Paice criticises Government over CAP reform stance
FORMER Farming Minister Sir Jim Paice has accused the Government of reverting to its ‘ludicrous old position’ on Common Agricultural Policy (CAP) reform.
In comments that will sit uncomfortably with Defra Secretary Owen Paterson, Sir Jim, who was sacked from his post in September, spells out clearly why he has believed for over 20 years that direct support for farmers ‘will and should end eventually’.
But he suggests Mr Paterson is going too far, too fast with his repeated calls for direct payments to be removed and for all CAP funding to be focussed on environmental payments.
“The Coalition Government inherited a policy that all direct support should stop immediately, a ludicrous position to adopt; it is unachievable and cuts the UK out of serious debate at the Council of Ministers,” Sir Jim said in an article for Endeavour Public Affairs.
“It would also destroy a large part of UK agriculture if it had no time to adapt. Despite Treasury pressure, for the last two years Ministers have been arguing more realistically for a programme to phase out direct payments.
“It got us back into the debate but recent rhetoric suggests the Government is reverting to the old position.”
Sir Jim stresses that achieving the sort of reform the UK is pursuing is difficult, recalling that in the last reform process Prime Minister Tony Blair ‘made great play’ of wanting to cut CAP spending ‘only to be stitched up by Jaques Chirac’. Mr Chirac secured a cut to the ‘best bit of the CAP’ - Pillar Two rural development funding, primarily for the environment.
He said it was ‘critical’ that David Cameron does not allow cuts to Pillar Two as the UK ‘gets a poor share of it anyway’. She stressed that Defra already has an ongoing commitment ‘in the order of £2 billion’ for existing stewardship schemes even if no more are started.
He predicted that the Treasury’ will see it differently and will welcome any cut’, at least until Defra asks for funding to continue the stewardship schemes.
“The reality is Although Natural England have started going slow on new approvals, it would be unacceptable for all sides for no new schemes at all to be started. Nonetheless, the challenge for DEFRA to keep the schemes going for new approvals through the next seven years is daunting,” he said.
He said he therefore welcomed moves by Mr Paterson to agree that a farmer who is in an agri-environment scheme automatically complies with whatever comes out of the ‘greening’ proposals.
“This would mean that funding for the entry level scheme would be shifted to pillar one and make a huge difference to the funding challenge. Not all farmers will like it but it is the least worst option,” Sir Jim said.
He warned that ‘whatever happens our stewardship schemes are under pressure’ with many farmers likely to quit schemes especially if they lose money through participation, especially on the back of today’s high arable prices.
Sir Jim stressed, however, that a ‘long term plan to phase out direct payments across the whole EU and switch some of the funding into pillar two remains the best, though most unlikely, outcome of CAP reform’.

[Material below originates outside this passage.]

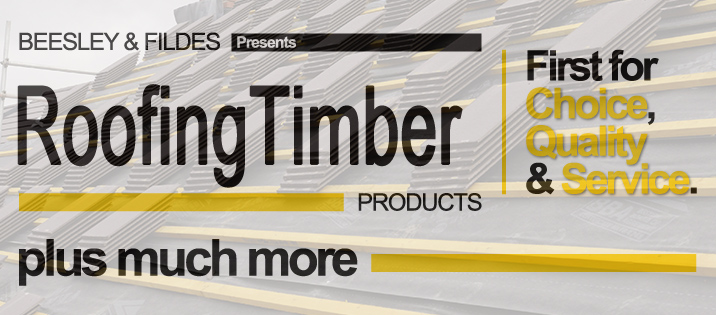 roofing-timber-products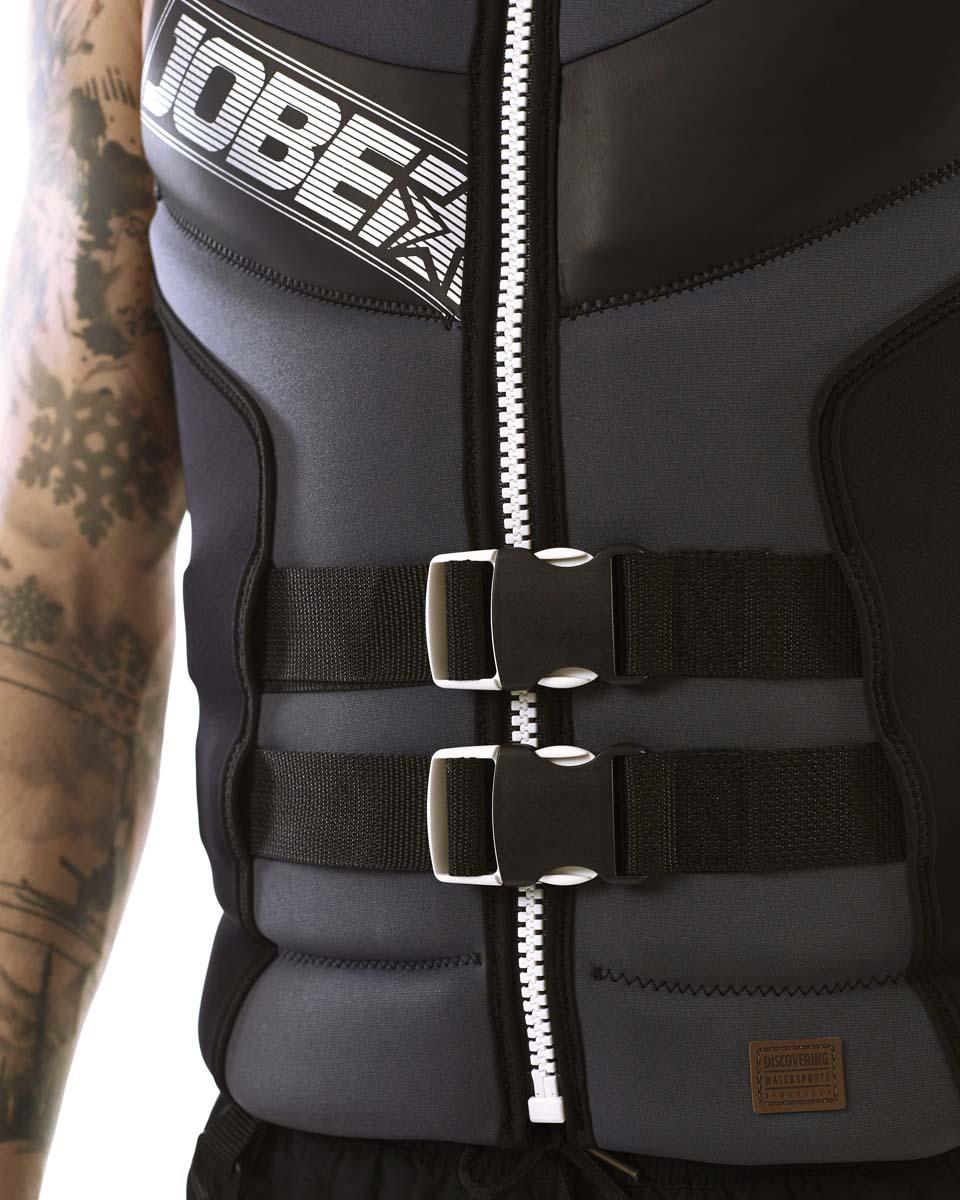 Segmented Jet Vest Backsupport Men JOBE, Vest Men JOBE, 244918108, JOBE 244918108, Жилет страховочный мужской, Жилет страховочный, Жилет спасательный, водный жилет, страховочный жилет с защитой спины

He warned that, as it is, the EUis heading for an uneven implementation of the policy, with a reduction in payments for some Member States, an increase in others and ‘nothing to help the industry face up to the challenge of feeding an increasing global population which demands more and better food’.
“In seven years time the debate will be the same, a sterile argument about propping up small farmers and the need to keep direct payments which will inevitably decline further,” he said.
He called for ‘clear and strong leadership’ to grasp the opportunity the present reform presents.
A Defra spokesperson said: “We want British farming to take advantage of the huge future opportunities to grow and have always called for a long-term transition to production not relying on direct subsidies.”